What to do =
a – List every percentage figure given in the text on manufacturing output and jobs.
b – Extend the text on manufacturing output and jobs, picking up right after its final sentence.

Source text =
- Opening Delimiter -

Take, for example, the rampant fear that our manufacturing muscle has eroded over the years.
We used to build things.
We don't anymore.
Manufacturing is dying.
That's what we've come to believe.
Problem is, it's not really true.
We're making more things today than almost ever before.
Even adjusted for inflation, manufacturing output is near an all-time high.
In real terms, we're making more than twice as much today as we were in the early 1970s.
Why such a disconnect between perception and reality?
When people bewail manufacturing's decline, what they really mean is manufacturing employment.
There's no arguing that manufacturing jobs have been tumbling for decades.
Not only are they falling, but they're falling at an increasing pace.
There were more than 19 million manufacturing jobs in 1980. Today, there are a little more than 11 million.
Those numbers looks far worse adjusted for population growth.
The decline in manufacturing employment is real.
It's bad. And it's getting worse.
So there's another disconnect.
Why is manufacturing output so strong while manufacturing employment so frail?
As a 2004 Congressional Budget Office report points out, "Since 1979, the productivity of manufacturing workers has grown at an average annual rate of 3.3 percent, significantly faster than the 2.0 percent growth of labor productivity in the nonfarm business sector overall."
It's even faster more recently.
Manufacturing productivity surged 4% annually during the 1990s.
Everything else averaged half that much.

- Closing Delimiter -

(Collected data entries)
- Opening Delimiter -

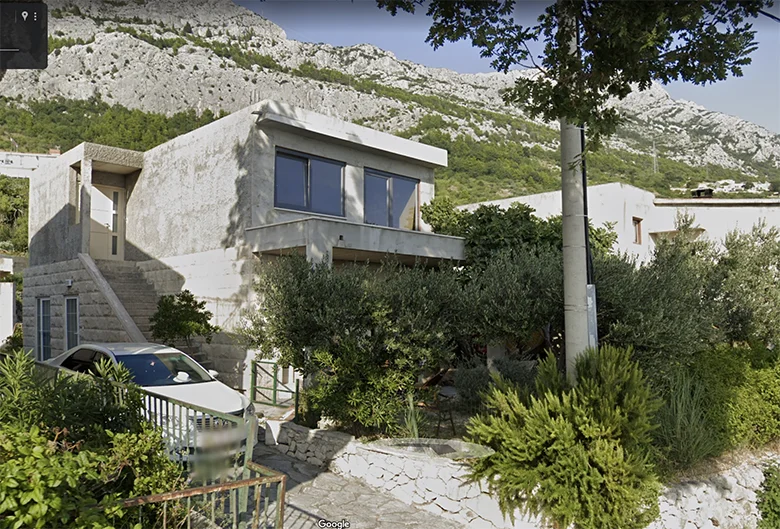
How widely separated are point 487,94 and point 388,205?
55184mm

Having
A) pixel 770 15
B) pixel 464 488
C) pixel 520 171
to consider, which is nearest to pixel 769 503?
pixel 464 488

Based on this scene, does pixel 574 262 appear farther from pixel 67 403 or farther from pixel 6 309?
pixel 6 309

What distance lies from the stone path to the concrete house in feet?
14.2

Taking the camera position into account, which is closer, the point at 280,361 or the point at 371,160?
the point at 280,361

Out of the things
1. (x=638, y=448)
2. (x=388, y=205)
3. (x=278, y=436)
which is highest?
(x=388, y=205)

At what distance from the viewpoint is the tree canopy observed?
4.96 metres

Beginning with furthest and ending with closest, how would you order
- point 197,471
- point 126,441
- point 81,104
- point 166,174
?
point 81,104
point 166,174
point 197,471
point 126,441

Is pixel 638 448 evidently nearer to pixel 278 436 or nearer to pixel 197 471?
pixel 197 471

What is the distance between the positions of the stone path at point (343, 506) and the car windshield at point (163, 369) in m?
2.03

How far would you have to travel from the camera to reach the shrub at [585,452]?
5508mm

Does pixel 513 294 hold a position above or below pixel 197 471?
above

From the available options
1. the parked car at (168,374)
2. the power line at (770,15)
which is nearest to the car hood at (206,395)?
the parked car at (168,374)

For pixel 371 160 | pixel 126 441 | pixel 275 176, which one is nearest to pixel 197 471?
pixel 126 441

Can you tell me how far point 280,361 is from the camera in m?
8.79
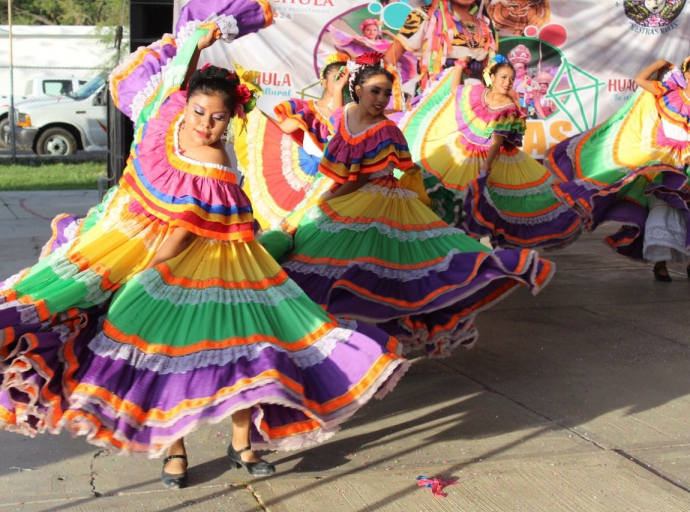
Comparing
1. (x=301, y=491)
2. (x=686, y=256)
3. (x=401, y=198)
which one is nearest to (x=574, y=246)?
(x=686, y=256)

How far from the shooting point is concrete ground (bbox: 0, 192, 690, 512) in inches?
150

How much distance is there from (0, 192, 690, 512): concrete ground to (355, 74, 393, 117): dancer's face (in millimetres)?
1535

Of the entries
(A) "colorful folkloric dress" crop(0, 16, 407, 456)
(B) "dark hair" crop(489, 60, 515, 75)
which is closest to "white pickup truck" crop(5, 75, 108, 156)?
(B) "dark hair" crop(489, 60, 515, 75)

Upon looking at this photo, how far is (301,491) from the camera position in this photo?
3.87 m

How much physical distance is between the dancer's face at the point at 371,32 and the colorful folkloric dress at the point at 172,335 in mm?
5244

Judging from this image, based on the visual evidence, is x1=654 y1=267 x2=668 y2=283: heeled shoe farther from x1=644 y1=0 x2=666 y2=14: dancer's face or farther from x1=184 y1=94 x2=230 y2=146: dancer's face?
x1=184 y1=94 x2=230 y2=146: dancer's face

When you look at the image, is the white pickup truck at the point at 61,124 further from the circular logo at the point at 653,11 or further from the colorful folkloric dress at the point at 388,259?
the colorful folkloric dress at the point at 388,259

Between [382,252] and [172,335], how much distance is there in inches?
69.8

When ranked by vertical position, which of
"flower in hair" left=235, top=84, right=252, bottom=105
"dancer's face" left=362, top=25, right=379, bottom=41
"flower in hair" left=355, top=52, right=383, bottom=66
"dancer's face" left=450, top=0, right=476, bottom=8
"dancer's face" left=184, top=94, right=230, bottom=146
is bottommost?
"dancer's face" left=362, top=25, right=379, bottom=41

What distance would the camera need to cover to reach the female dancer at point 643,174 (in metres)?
7.43

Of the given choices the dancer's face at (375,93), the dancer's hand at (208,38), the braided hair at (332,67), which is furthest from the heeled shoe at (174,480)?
the braided hair at (332,67)

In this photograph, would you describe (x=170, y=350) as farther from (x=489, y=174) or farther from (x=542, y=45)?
(x=542, y=45)

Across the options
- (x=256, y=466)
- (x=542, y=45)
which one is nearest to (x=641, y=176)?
(x=542, y=45)

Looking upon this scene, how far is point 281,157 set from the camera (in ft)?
21.5
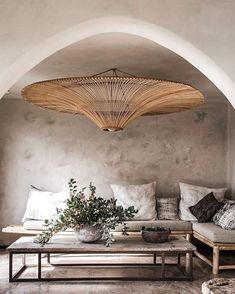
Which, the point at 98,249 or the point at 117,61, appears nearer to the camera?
the point at 98,249

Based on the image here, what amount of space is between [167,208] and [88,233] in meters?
2.28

- Closing Delimiter -

Answers for the exercise =
a –
3.3 percent
2.0 percent
4%

b –
Simply put, manufacturers have grown incredibly efficient over the past several decades.
They're able to build the same amount of stuff with far fewer people.
Driving the decline in jobs isn't just the oft-chanted devil of offshoring. It's productivity.
As tragic as the loss in manufacturing jobs has been for many, this is how the economy is supposed to work over time.
Technology improves, businesses find ways to do things with fewer people, and the world goes on -- changed, but better.
In 1900, 44% of all jobs were in agriculture.
Tremendous improvements in farm productivity pushed that number to 2.4% by 2000.
We could, as we do with manufacturing jobs, become nostalgic about the days when farm jobs were aplenty. Don't.
Those who would have once plowed fields now work in more productive endeavors -- programming computers, curing cancer, building roads, what have you.
We don't want those farm jobs back.
A perfect hell is going back to a world where half our labor is devoted to wielding a hoe.
Think of manufacturing jobs the same way.